READING PASSAGE —
-- start --

In the West, after the destruction of antique society, no such feeling could remain. The beliefs that
condemned the ancients to hell, and forbade the praise of their works, - the doctrine that trained us to

return thanks for everything to the God of the Hebrews, - created habits of thought and habits of

thoughtlessness, both inimical to every feeling of gratitude to the past. Then, with the decay of theology

and the dawn of larger knowledge, came the teaching that the dead had no choice in their work, - they

had obeyed necessity, and we had only received from them of necessity the results of necessity. And

to-day we still fail to recognize that the necessity itself ought to compel our sympathies with those who

obeyed it, and that its bequeathed results are as pathetic as they are precious. Such thoughts rarely occur

to us even in regard to the work of the living who serve us. We consider the cost of a thing purchased or

obtained to ourselves; - about its cost in effort to the producer we do not allow ourselves to think: indeed,

we should be laughed at for any exhibition of conscience on the subject. And our equal insensibility to

the pathetic meaning of the work of the past, and to that of the work of the present, largely explains the

wastefulness of our civilization, - the reckless consumption by luxury of the labor of years in the pleasure

of an hour, - the inhumanity of the thousands of unthinking rich, each of whom dissipates yearly in the

gratification of totally unnecessary wants the price of a hundred human lives. The cannibals of

civilization are unconsciously more cruel than those of savagery, and require much more flesh. The

deeper humanity, - the cosmic emotion of humanity, - is essentially the enemy of useless luxury, and

essentially opposed to any form of society which places no restraints upon the gratifications of sense or

the pleasures of egotism.

-- end --

REQUIREMENTS — In the passage on gratitude to the past, what does each of the unthinking rich squander every year on totally unnecessary wants? The data that follows is separate material and has no connection to the passage on gratitude to the past.

DATASET EXCERPT —
-- start --

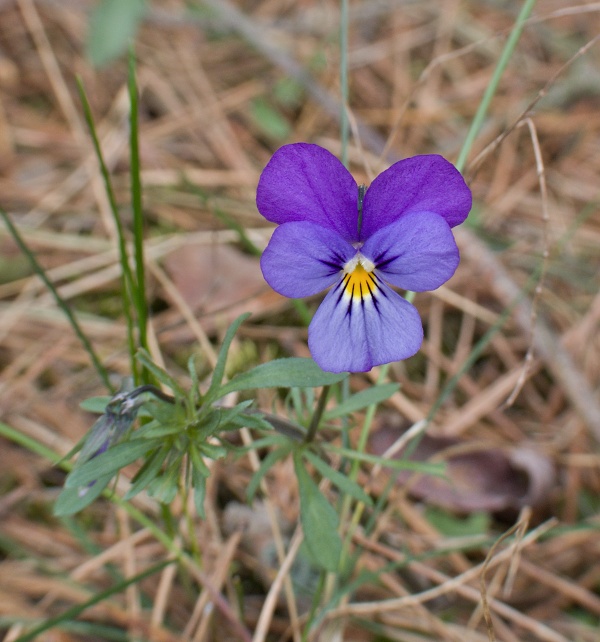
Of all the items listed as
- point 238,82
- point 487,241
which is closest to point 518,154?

-- end --

COMPLETED TASK — The price of a hundred human lives.